Exercise goal:
Take the line that contains "From the scene" as the first line and the final line of the records as the last; return exactly those lines and the lines between.
◇ ◇ ◇ ◇ ◇
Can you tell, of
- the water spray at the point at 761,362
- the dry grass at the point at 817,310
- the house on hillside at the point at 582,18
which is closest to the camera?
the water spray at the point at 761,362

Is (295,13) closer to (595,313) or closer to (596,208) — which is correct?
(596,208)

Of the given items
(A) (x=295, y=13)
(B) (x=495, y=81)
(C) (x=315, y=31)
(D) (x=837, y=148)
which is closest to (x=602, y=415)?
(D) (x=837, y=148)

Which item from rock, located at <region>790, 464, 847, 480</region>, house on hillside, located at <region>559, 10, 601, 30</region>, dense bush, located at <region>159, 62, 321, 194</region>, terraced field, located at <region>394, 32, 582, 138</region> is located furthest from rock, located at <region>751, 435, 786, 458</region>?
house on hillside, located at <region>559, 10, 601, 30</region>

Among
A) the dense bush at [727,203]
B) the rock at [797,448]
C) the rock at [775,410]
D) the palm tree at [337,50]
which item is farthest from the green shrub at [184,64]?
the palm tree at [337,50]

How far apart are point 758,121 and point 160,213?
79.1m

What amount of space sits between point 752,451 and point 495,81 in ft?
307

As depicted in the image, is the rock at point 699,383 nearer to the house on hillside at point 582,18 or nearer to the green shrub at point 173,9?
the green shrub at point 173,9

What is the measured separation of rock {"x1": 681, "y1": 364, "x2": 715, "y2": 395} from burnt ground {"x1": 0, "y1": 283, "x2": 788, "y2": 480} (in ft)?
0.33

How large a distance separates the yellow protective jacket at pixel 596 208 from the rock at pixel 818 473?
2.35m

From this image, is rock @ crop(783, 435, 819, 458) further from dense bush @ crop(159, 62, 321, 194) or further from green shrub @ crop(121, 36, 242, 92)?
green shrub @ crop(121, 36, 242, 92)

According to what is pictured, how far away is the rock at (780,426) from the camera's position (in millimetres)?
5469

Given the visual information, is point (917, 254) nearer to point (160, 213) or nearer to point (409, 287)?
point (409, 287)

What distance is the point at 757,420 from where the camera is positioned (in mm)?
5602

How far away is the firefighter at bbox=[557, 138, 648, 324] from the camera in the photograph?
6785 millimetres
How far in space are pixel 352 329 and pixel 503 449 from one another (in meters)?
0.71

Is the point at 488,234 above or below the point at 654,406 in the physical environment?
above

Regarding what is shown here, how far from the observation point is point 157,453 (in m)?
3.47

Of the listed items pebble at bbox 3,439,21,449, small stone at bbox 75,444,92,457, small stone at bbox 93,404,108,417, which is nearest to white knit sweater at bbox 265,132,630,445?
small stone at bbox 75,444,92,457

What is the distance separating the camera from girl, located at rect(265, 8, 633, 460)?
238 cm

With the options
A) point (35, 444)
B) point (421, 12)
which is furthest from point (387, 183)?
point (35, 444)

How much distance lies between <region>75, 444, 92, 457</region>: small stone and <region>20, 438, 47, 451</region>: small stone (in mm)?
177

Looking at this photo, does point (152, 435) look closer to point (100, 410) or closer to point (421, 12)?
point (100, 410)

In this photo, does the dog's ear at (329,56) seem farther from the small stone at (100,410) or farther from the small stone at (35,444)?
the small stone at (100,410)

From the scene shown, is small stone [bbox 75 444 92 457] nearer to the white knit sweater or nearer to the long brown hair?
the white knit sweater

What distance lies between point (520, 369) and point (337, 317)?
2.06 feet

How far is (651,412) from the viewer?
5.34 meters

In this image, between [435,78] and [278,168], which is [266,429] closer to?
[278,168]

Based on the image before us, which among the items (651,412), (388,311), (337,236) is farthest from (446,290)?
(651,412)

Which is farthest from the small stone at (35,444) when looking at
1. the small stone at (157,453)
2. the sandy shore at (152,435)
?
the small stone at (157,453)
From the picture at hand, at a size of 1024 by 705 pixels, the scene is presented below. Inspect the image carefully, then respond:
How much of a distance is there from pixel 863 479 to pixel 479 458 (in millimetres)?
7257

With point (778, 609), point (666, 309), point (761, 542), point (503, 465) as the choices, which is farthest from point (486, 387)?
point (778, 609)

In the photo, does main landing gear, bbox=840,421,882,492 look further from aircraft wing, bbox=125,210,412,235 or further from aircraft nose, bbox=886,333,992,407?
◇ ◇ ◇ ◇ ◇
Response to the task:
From the scene shown, is small stone [bbox 75 444 92 457] nearer to the white knit sweater or nearer to the long brown hair?
the white knit sweater

What distance lies between point (520, 369) and point (337, 317)?
2.06 feet

How far is (651,412) from the viewer?
5.34 meters

In this image, between [435,78] and [278,168], which is [266,429] closer to?
[278,168]

Based on the image before us, which among the items (651,412), (388,311), (337,236) is farthest from (446,290)?
(651,412)

Which is farthest from the small stone at (35,444) when looking at
1. the small stone at (157,453)
2. the sandy shore at (152,435)
?
the small stone at (157,453)
From the picture at hand, at a size of 1024 by 705 pixels, the scene is presented below. Inspect the image carefully, then respond:
How much of a distance is there from pixel 863 479 to pixel 479 458 (in millimetres)?
7257

With point (778, 609), point (666, 309), point (761, 542), point (503, 465) as the choices, which is farthest from point (486, 387)?
point (778, 609)

In the photo, does main landing gear, bbox=840,421,882,492 look further from aircraft wing, bbox=125,210,412,235 or further from aircraft nose, bbox=886,333,992,407?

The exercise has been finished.